2 tbsp vegetable oil
1 onion (chopped)
2 garlic cloves (crushed)
300g minced chicken (quorn in my world!)
1tsp ground cumin (optional)
500g cooked wholegrain rice
grated rind 1 lemon
2tbsp freshly chopped dill (optional)
1 medium egg (beaten)
salt and ground black pepper
2 large red and 2 yellow peppers (halved and deseeded)
500g jar of tomato sauce
Preheat the over to 200C, 400F, Gas 6.
Heat the oil in a large pan and add the onion and garlic and cook until soft.
Add the minced chicken (quorn), paprika and ground cumin. Stirring occasionally, cook for 2-3 minutes or until golden brown.
Add the cooked rice, grated lemon rind and chopped dill and stir fry for 2-3 mintues.

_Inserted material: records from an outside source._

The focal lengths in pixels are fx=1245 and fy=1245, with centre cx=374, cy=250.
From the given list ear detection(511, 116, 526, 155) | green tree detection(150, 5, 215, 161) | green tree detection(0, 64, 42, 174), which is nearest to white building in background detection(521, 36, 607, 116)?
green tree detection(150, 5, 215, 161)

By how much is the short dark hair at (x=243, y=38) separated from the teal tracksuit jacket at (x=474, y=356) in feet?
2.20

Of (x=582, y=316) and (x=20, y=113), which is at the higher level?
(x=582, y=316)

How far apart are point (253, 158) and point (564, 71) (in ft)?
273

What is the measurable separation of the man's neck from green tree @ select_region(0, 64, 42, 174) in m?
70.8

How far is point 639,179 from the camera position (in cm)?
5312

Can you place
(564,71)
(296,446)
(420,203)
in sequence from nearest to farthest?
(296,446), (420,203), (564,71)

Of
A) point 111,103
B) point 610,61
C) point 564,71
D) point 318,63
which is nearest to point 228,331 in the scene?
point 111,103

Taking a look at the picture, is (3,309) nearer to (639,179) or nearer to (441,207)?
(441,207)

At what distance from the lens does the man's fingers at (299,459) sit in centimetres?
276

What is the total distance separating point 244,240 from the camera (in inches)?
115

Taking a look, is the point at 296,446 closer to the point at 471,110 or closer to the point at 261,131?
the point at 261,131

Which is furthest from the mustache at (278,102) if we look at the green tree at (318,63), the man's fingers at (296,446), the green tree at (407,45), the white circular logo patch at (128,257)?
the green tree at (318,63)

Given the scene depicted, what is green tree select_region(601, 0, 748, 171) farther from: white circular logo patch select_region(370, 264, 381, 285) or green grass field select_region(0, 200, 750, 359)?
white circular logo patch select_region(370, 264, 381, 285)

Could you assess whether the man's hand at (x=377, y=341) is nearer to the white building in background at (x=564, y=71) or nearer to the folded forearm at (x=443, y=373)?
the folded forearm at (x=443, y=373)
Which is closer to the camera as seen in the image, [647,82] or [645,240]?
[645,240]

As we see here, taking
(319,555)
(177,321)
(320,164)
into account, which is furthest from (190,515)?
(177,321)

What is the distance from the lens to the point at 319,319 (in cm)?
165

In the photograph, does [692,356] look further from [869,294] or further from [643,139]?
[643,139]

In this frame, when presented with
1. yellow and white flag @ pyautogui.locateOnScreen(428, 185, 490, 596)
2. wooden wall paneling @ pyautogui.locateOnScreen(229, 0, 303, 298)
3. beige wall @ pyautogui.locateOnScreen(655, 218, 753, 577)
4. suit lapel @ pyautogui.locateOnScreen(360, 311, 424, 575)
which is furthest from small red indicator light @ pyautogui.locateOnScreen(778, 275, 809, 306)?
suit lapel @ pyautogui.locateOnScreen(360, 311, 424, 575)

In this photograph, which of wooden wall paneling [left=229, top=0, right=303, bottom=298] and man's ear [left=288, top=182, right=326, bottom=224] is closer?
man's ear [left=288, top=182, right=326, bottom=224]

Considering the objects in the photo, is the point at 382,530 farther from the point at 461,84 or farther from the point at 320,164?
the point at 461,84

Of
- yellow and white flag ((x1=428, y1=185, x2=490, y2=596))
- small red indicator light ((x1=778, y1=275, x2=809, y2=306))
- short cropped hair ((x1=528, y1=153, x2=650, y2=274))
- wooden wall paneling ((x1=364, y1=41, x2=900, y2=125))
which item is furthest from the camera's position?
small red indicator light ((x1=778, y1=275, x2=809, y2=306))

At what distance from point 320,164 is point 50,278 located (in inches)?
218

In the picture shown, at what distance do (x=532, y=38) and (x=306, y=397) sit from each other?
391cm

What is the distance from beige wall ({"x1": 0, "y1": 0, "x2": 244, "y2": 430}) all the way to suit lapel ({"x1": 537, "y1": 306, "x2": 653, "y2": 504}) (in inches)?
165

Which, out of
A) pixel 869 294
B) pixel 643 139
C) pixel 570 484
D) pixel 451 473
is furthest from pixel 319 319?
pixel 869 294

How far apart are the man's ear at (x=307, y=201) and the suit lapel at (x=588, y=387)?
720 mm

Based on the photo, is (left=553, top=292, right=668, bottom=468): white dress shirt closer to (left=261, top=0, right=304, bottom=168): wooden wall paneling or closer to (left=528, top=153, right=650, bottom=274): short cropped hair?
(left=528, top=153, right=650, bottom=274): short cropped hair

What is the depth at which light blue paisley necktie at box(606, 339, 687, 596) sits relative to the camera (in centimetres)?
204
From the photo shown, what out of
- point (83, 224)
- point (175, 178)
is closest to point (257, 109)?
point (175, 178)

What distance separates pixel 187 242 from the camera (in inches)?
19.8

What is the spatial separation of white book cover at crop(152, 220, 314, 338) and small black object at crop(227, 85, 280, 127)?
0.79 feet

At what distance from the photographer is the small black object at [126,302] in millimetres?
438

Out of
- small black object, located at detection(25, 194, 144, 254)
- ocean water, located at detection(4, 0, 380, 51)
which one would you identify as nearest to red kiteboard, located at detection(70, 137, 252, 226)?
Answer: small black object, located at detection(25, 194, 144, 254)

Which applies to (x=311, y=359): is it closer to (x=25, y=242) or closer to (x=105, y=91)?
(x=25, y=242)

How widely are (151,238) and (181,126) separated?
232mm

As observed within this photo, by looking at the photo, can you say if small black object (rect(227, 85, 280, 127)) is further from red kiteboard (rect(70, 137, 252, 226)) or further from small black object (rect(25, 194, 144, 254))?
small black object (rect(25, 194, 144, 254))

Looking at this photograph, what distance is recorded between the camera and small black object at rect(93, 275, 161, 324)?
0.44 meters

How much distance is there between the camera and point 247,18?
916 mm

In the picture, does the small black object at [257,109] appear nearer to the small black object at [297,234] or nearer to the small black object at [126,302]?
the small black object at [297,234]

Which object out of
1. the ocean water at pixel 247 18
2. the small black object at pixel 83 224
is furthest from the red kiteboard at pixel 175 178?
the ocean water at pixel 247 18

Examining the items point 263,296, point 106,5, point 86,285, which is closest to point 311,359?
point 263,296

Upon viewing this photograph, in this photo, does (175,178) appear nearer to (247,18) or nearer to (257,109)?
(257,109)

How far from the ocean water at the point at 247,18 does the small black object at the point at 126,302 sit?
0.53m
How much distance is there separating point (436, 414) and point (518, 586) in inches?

Remove from the heat and cool slightly before adding the beaten egg. Season well and mix together.
Spoon the stuffing into the hollowed out peppers, pushing it down well with the back of the spoon and place in a greased ovenproof dish and pour over the jar of tomato sauce.
Cover with foil and bake in the over for 30-40 minutes until cooked through and serve the peppers garnished with chervil.
I didn't have chervil and it worked just fine. Although I also used marrow instead of peppers and was pleased with how it came out.
And it both froze well and reheated nicely in the oven.